In an extract from the explosive new book “The Lighter Side of Jose Mourinho” Patrick Barclay provides a poignant counterpoint to the false polemic and jealous slander leveled against the Chelsea manager from his time at Real Madrid
“Even at the nadir of his turbulent (but, as history will ultimately fondly record, successful), spell at Real Madrid, as moles were multiplying like rabbits and a thick fog clung to the banks of the Manzanares, reeking with the stench of treason, Mourinho understood the need to reach out to his players, as a father to his brood, to protect, to nurture and to nourish.
While at times, the stern, Victorian patriarch was seen justifiably wielding a rod of iron, more frequently (but, alas, seldom reported), Jose saw his role to provide jollity and merriment and to shield his players from the horrors of the outside world as his “little donkeys” or “burritos” (as he would call them) struggled against the behemothic resources at Barcelona and Zaragoza; at Osasuna and Getafe.
Traitors, however, know not joy in their souls, nor levity in their hearts and his affections were frequently spurned and misrepresented.

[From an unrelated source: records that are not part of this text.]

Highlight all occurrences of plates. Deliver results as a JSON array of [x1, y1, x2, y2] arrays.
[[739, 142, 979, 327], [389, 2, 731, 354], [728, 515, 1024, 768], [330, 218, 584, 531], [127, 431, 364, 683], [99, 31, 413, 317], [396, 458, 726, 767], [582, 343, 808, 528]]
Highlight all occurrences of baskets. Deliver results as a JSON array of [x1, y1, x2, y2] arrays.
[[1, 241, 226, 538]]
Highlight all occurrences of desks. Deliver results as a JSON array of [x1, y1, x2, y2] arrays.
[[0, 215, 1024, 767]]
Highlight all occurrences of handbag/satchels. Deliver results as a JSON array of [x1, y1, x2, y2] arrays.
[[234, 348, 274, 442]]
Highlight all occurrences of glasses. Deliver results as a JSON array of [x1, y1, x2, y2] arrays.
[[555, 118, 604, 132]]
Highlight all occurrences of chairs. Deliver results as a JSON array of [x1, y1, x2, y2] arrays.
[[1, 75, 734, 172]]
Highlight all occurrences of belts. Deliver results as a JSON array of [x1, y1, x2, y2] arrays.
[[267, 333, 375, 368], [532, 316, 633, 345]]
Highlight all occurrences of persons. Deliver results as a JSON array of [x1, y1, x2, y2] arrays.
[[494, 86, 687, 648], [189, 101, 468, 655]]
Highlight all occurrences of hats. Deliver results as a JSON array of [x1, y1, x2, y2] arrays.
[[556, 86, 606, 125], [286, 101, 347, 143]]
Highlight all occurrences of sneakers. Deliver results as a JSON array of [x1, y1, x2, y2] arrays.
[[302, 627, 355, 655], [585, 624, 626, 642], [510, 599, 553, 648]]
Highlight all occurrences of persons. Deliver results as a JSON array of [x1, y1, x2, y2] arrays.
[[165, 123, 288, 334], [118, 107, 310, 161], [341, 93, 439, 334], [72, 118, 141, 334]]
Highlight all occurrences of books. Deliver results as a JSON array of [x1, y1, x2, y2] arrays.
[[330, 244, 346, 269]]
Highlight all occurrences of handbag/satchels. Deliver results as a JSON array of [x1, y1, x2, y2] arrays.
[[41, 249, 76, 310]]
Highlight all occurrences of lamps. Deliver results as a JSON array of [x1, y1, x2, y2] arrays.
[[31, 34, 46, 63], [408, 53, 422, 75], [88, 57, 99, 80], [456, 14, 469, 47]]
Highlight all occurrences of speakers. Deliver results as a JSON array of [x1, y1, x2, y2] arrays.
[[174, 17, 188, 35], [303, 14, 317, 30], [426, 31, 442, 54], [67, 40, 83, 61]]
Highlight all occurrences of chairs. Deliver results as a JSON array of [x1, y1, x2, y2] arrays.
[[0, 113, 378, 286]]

One member of the dressing room said “He would come into work dressed only in a cardboard cutout of a Dalek and walk around training shouting ‘Ve must exterrrrrrrrminat ze spies!’ People just thought it was odd.” During one team lunch, when players were becoming paranoid about who was leaking information to the press, Mourinho created a teachable moment when he satirized their paranoia, although the lesson was learned by few. “He kept looking suspiciously at the omelet that Ronaldo was eating. After a minute or two he jumped to feet, seized the omelet and accused it of being a Catalan spy and a trade unionist. He then dressed as a high court judge and held a mock trial of the omelet in front of his dumbfounded players. The trial lasted deep into the night until he delivered his verdict upon which the omelet was hanged from a miniature gallows he had fashioned. There were bits of egg everywhere – it was disgusting.”
However, the most sensational moment of Mourinho’s Madrid tenure came when he tried to mentor Granero through persona tragedy. “Granero had spilled a cup of tea on his pet ptarmigan while it was preening on a bag of cement. The poor bird became stuck. They were able to save its life but not its legs and it was fitted with little prostheses.” Mourinho had a great love of wildlife and of gamefowl in particular and he created a cunning ruse to distract Granero and his colleagues from this unfortunate incident. “He dropped his keks in the dressing room, pulled out one of those aerosol duster things they use to clean computers and rammed the nozzle of it right up his own arse. As he squeezed the trigger, his penis swelled momentarily as the air passed through his meatus, before making a loose farting noise as his member returned to its previous flaccidity. It was quite a funny trick, I suppose but a bit minging. The effect created a sort of mist like someone blowing a raspberry after drinking a glass of milk. Granero just cried.”